## WHAT IS NEEDED
Lay out the stretch of the entries below from the line containing "From this camera" through the last line as a Markdown table with the columns Row and Entry line. Skip blank lines and leave the pictures out.
— start RECORDS FOR THIS EXERCISE —
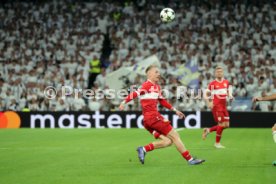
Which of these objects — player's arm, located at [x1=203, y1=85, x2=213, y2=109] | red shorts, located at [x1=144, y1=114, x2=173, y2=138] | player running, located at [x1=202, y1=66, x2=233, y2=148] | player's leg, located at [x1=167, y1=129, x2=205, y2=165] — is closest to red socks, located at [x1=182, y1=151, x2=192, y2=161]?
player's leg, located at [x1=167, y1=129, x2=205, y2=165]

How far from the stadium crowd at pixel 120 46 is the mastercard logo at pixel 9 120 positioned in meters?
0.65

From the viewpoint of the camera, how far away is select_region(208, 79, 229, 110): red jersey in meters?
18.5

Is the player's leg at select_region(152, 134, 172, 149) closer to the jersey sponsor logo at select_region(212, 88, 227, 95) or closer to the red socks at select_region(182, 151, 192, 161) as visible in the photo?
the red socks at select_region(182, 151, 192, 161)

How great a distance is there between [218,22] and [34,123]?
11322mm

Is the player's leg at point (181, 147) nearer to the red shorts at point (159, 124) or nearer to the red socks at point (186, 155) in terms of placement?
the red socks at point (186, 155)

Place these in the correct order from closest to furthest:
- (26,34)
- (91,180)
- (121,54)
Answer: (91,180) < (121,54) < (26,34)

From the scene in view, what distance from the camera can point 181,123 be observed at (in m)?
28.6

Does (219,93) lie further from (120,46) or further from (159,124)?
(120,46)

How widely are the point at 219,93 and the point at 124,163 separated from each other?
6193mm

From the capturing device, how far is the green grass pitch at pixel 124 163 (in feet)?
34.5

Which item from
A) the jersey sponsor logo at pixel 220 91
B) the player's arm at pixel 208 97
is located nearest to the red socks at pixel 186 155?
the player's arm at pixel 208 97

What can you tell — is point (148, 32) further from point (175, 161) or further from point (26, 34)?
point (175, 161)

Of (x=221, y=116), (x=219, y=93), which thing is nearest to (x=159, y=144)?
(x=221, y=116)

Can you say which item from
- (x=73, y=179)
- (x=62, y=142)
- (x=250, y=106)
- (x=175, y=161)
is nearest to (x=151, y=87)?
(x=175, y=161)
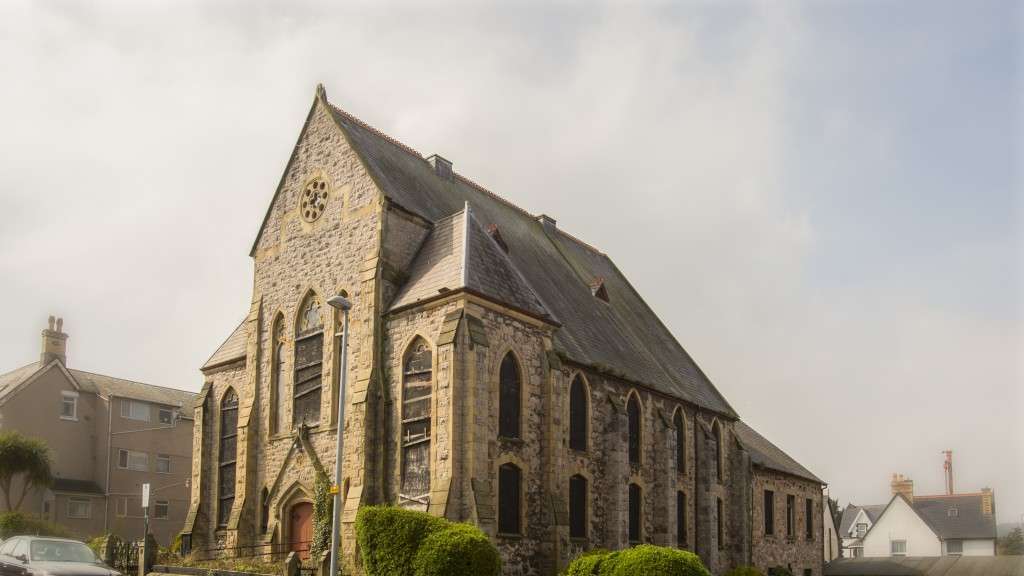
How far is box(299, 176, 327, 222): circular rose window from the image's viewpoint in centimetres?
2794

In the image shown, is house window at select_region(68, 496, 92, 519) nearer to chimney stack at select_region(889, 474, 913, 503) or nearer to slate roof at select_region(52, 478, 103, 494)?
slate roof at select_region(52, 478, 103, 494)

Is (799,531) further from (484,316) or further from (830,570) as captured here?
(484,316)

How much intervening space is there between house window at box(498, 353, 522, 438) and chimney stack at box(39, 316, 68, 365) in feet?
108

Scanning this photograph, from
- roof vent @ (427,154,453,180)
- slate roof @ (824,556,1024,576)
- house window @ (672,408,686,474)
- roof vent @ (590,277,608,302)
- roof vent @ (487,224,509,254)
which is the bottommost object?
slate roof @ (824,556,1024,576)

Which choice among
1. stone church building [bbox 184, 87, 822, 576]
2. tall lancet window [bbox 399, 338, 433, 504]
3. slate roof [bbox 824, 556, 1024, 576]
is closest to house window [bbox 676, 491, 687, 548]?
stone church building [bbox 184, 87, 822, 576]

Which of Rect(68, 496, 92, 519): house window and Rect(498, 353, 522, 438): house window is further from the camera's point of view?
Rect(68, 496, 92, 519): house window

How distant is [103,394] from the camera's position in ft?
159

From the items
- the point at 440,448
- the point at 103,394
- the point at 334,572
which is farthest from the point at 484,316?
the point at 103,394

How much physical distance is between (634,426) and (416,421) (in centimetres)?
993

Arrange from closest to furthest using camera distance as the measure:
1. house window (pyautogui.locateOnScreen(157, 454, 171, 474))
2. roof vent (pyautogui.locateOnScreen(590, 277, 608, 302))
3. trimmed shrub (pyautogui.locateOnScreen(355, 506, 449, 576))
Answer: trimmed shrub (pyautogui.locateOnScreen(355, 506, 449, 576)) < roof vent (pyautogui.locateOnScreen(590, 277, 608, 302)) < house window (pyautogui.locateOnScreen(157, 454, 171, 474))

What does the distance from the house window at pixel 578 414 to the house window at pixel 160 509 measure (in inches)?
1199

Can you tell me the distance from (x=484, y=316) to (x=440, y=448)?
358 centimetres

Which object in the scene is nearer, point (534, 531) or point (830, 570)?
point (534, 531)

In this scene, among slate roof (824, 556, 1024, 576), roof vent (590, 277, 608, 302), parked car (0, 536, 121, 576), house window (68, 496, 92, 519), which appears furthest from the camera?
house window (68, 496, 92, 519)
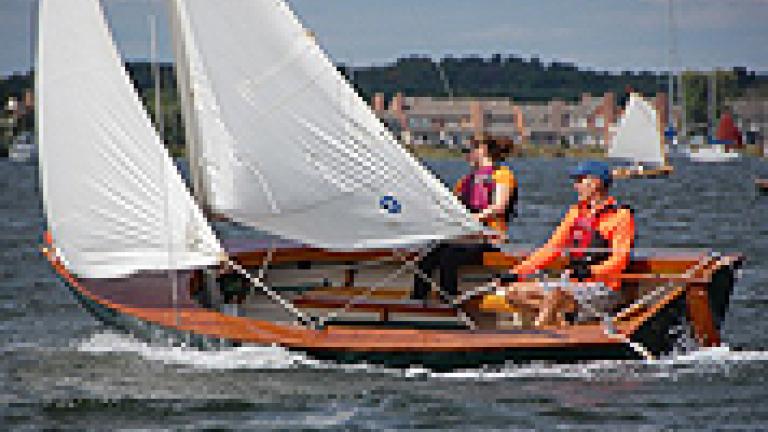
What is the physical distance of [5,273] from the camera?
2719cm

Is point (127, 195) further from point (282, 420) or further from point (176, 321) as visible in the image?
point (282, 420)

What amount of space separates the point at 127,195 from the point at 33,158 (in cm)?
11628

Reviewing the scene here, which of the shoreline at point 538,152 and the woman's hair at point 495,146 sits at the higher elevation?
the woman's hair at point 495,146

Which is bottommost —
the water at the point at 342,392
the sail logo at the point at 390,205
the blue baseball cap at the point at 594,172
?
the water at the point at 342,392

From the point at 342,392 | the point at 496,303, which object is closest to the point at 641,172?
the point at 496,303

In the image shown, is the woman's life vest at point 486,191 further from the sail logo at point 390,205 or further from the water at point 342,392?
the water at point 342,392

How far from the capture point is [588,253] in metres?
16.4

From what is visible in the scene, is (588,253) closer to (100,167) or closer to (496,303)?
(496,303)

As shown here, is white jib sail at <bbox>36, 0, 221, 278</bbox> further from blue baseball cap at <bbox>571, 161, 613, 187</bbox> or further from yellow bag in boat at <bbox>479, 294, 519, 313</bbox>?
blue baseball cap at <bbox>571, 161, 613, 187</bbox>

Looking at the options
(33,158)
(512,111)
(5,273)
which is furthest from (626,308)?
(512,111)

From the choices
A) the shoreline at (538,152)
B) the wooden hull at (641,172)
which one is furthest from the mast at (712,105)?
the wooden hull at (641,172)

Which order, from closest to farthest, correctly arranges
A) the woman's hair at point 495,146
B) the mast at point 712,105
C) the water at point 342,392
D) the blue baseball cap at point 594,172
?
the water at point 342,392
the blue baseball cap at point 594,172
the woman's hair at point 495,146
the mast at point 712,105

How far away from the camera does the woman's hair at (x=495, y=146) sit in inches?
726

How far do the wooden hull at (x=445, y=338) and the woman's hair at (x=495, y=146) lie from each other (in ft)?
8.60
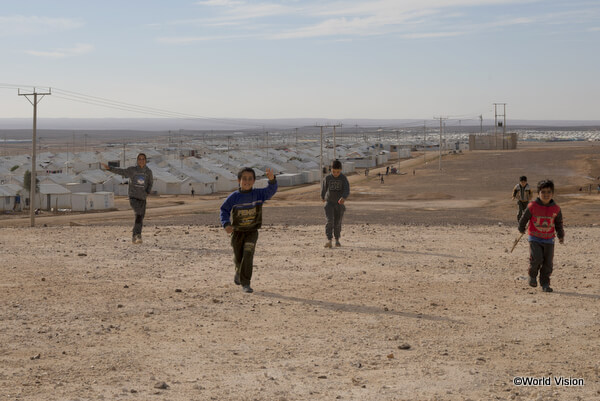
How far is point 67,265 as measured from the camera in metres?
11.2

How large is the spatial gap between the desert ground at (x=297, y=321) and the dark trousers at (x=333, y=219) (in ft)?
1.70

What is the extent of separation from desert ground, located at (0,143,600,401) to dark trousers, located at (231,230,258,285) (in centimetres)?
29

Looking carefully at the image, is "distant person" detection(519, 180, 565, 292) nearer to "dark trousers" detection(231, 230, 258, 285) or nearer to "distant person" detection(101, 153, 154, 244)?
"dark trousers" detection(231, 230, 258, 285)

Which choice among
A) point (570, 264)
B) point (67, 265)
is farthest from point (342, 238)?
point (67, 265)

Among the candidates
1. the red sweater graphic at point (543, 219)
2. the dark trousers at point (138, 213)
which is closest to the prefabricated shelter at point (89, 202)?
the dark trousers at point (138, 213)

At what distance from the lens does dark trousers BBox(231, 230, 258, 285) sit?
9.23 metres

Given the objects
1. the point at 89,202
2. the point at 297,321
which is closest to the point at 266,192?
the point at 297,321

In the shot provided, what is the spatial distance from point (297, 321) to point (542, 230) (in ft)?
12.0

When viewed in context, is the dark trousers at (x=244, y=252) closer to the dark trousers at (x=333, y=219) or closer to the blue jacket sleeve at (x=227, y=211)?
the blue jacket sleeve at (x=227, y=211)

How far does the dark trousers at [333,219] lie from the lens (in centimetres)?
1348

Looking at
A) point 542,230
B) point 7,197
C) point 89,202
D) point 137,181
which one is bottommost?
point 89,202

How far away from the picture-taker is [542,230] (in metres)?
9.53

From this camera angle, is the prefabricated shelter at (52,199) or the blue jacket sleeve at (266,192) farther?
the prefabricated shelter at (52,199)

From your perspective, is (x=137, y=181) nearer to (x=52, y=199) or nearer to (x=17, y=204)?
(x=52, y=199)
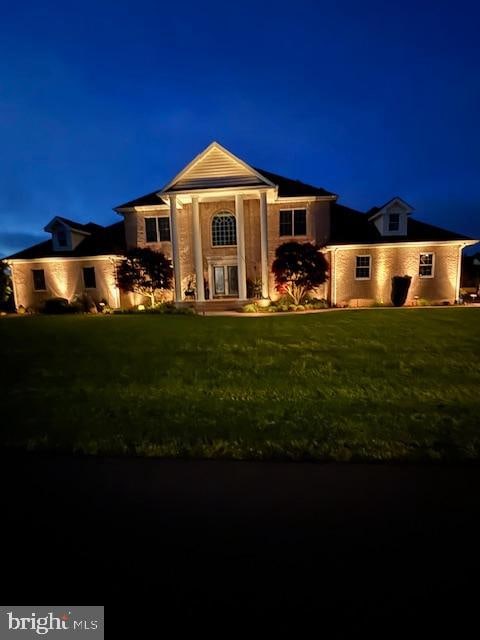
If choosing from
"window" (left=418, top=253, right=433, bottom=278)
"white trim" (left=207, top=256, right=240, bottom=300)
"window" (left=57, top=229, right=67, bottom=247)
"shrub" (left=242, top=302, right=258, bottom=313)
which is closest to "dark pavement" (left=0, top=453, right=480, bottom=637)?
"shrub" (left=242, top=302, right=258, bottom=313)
— end RECORDS FOR THIS EXERCISE —
## RESULT BELOW
| Row | Entry line |
|---|---|
| 1 | From this camera angle, is the prefabricated shelter at (52,199) or the blue jacket sleeve at (266,192) farther? |
| 2 | the prefabricated shelter at (52,199) |
| 3 | From your perspective, is (x=137, y=181) nearer to (x=52, y=199) or nearer to (x=17, y=204)? |
| 4 | (x=52, y=199) |
| 5 | If choosing from |
| 6 | "window" (left=418, top=253, right=433, bottom=278) |
| 7 | "white trim" (left=207, top=256, right=240, bottom=300) |
| 8 | "window" (left=57, top=229, right=67, bottom=247) |
| 9 | "shrub" (left=242, top=302, right=258, bottom=313) |
| 10 | which is closest to "dark pavement" (left=0, top=453, right=480, bottom=637)? |
| 11 | "shrub" (left=242, top=302, right=258, bottom=313) |